Why doesn't putchar(1+'0') output 10?

Question

Why does putchar outputs '1' for putchar(1+'0') but not '10' but when only a character argument is passed, like putchar('0'), it outputs it.

With putchar(1+'0'), I expected an output of 10.

Answer 1

putchar always outputs a single character only, as per the name.

'0' is a single character literal. So it’s an integer value that represents the character 0 in your computer’s encoding — almost certainly ASCII.

1+'0' then literally means “the character that comes one after 0 in my computer’s encoding (which is almost certainly ASCII). Which is the character 1.

Answer 2

Unlike languages such as Python, the + operator in C is not used to concatenate strings.

What you actually have here with 1+'0' is that you're adding the value 1 with the character code for the character 0. The C standard guarantees that the characters for the numerals 0 to 9 have consecutive character encodings, so adding 1 to the character code for 0 gives you the character code for 1, which is what gets printed.

Answer 3

Understand that in C, there aren't really chars.
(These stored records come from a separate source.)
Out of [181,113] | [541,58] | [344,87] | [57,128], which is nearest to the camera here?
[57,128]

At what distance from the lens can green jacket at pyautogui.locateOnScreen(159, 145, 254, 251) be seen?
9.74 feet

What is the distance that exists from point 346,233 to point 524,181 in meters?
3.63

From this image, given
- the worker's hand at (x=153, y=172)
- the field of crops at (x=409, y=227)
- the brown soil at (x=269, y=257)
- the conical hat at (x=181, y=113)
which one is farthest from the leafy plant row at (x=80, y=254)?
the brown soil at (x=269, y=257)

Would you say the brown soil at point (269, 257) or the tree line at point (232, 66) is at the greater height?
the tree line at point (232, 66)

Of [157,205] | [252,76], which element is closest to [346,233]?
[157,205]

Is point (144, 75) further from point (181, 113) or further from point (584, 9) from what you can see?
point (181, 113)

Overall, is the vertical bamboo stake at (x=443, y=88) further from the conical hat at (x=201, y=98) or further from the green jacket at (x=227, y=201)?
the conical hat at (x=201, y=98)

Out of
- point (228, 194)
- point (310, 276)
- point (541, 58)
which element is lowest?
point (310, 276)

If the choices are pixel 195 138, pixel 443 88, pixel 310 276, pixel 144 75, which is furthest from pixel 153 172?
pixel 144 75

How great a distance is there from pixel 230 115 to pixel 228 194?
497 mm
They are just integers.

putchar(48); prints "0"
putchar(49); prints "1"
putchar(65); prints "A"

Because 48 is the ascii reprentation of character 0, 49 of 1, 65 of A. That is not even C decision. That is the terminal job. putchar just output the integer it was given as an argument to the output terminal, and it does the job of drawing a nice oval if pushed 48, a nice vertical bar if pushed 49, or a upside down V with a transversal bar if pushed 65 (I described it voluntarily this trivial way to make clear how it is just a drawing convention).
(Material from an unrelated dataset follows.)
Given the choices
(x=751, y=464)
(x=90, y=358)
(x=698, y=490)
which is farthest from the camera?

Now, the second thing to understand is that in C, for the same reason (there aren't really chars), there are several ways to write a literal integer. 48 for example can be written
in decimal, 48
in hexadecimal, 0x30
in octal, 060
and in "char" representation, '0'.

'0' is just a way to type 48.

The only reason why you wouldn't type this code
printf("Di Caprio is %d years old\n", '0');
is not because it wouldn't work. It is exactly the same as if you had typed
printf("Di Caprio is %d years old\n", 48);

The reason why you don't do that, is because it is an awful style. A human reader of your code would have hard time to understand it. Normally you don't use '0' to say 48, unless you mean "48 as the ascii code of 0"
(Plus, theoretically, you are not supposed to know that 48 is the ascii code of 0. The whole point of using that notation is to let that decision to the compiler).

So, back to your example, when you said
putchar(1+'0');
it is exactly the same code as if you had
putchar(1+0x30);
or
putchar(1+060);
or
putchar(1+48);
so, in the end
putchar(49);
and, since 49 is the ascii code of 1
putchar('1');

Answer 4

'0' is a literal character constant for the digit character 0. In ASCII/ANSI character sets it has a numeric value 0x30 (or 48 decimal). If you add 1 to it you get a value 0x31 - the character code for '2', and putchar() interprets the parameter as a single character code and presents the appropriate character to stdout.

If you wanted to output "10" you would need:

putchar('1') ;
putchar('0') ;

Answer 5

In C a character in single quotes is a char. But a char in C is also just a number that encodes some ASCII character.

The character '0' corresponds corresponds to number 48. So 48 is it's ASCII code.

So when you add an int 1 with a char '0', the char '0' is converted to an int. So basically 1 + 48, which is 49.

Then you try to call putchar(49) which converts the 49 to it's ASCII character which is '1'.